Moving From the Head to the Heart
- Have you “acknowledged the limits” of your humanity and taken steps to live within the order of things? What steps?
- Can you “rest” in God? Can you be gentle with yourself?”
- What message are you sending to others who observe your lifestyle?
Abba, ground me as I rest in you.
For More: Sacred Rhythms by Ruth Haley Barton
Thanks for reading/sharing my blog! – Bill
“It is not unheard of for us to chafe at our neediness. Having to ask for help is an admission that we can’t do this on our own, that we are not in control. There is something in us … that would prefer never to have to ask for help. Consumerism is a narcotic that dulls the awareness that we are in need.
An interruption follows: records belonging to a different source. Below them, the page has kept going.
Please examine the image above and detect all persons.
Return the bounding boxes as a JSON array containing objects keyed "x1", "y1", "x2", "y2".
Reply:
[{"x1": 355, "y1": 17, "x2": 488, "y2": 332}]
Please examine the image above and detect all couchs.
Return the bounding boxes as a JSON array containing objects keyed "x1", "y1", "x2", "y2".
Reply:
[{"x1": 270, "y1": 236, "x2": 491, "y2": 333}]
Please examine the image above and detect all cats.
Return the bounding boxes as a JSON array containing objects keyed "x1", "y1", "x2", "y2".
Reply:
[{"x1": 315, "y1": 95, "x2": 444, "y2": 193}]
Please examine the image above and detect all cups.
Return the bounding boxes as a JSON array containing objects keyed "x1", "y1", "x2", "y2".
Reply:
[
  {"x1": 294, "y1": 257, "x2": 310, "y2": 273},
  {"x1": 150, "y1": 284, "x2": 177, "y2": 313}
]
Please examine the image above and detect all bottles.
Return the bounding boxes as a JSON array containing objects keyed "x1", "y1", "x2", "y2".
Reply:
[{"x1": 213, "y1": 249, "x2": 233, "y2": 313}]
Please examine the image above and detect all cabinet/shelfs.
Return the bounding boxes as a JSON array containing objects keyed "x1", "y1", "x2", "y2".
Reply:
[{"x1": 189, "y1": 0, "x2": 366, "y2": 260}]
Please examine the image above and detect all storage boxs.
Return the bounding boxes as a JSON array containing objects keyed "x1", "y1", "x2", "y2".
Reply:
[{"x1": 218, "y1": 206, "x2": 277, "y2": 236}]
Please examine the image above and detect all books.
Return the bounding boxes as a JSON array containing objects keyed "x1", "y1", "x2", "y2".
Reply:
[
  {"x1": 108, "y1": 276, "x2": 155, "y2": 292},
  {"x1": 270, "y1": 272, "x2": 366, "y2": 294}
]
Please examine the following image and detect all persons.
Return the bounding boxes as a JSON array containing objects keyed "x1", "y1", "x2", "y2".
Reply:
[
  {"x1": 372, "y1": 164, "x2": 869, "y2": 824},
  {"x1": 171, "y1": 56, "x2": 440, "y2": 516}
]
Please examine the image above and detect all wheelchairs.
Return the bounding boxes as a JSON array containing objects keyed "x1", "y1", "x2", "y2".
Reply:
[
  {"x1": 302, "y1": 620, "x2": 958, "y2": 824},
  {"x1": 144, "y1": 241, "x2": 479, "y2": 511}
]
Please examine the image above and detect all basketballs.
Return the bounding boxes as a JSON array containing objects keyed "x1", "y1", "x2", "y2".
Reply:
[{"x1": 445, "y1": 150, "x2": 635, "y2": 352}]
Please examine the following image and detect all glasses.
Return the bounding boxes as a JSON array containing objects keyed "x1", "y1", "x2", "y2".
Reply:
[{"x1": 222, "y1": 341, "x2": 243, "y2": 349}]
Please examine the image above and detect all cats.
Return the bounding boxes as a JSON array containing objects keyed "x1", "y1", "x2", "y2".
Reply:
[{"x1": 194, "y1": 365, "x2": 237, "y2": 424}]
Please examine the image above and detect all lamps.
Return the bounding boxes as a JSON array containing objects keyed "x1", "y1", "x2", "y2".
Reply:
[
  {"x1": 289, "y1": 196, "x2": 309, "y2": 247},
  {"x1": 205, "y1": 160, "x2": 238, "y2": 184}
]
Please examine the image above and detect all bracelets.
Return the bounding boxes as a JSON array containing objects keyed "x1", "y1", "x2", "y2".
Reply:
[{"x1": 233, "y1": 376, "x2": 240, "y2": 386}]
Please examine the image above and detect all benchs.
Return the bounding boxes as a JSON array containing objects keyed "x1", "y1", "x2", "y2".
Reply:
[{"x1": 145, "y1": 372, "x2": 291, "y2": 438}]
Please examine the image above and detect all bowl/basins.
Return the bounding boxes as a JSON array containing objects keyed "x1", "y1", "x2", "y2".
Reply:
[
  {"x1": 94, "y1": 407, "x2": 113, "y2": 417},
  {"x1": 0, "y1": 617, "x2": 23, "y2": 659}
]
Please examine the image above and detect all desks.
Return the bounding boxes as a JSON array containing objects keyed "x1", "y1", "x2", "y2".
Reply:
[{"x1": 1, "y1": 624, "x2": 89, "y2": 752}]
By buying what we need, we assume control of our lives. We replace a sense of need with a sense of ownership, and our sense of neediness recedes. Technology is a narcotic. It depersonalizes needs to something that can be handled by a machine or a device. We replace a sense of need by the satisfaction of being in control: ‘I will manage my own needs, thank you.’ Money and machines anaesthetize neediness. They put us in charge, in control. As long as the money holds out and the machines are in good repair, we don’t have to pray. But there is a steep price to pay. Narcotics diminish the capacity for personal relationships. Narcotics dull and finally destroy the capacity for living, feeling, loving, enjoying. And praying. When we choose to live with a diminished sense of the limits imposed by our basic neediness, we falsify our place in the intricate and marvelous goodness of our creation, what the psalmists celebrate as the ‘land of the living.’ A refusal to work within limits is a stubborn, rebellious refusal to receive life as a gift. Needs are not limitations that interfere with or refuse or flatten our lives. Needs prepare us for a life of receptivity, a readiness to receive what can only be received as gift. Needs open the door into this vast giving-receiving ecological intricacy of sky and sea, clover and bee, man and wife, horse and carriage. Needs don’t reduce us to ‘mere’ creatures; they provide the conditions in which we are able to live in reciprocal relation with wildflowers and woodpeckers, with sons and daughters, with parents and grandparents. The limitations inherent in need prevent us from illusions of grandeur and the isolations of selfish pride. …Limits don’t limit us from being fully human. They only limit us from being God.” Eugene Peterson
“He himself gives life and breath to everything,
and he satisfies every need.”
Moving From the Head to the Heart
- Would you rather do it yourself without any help from anyone? If so, why?
- Do you use consumerism or technology to avoid neediness?
- What is to be lost in denying neediness? …gained in embracing it?
Abba, help me take my rightful place in this world, experiencing the great ecology of the land of the living.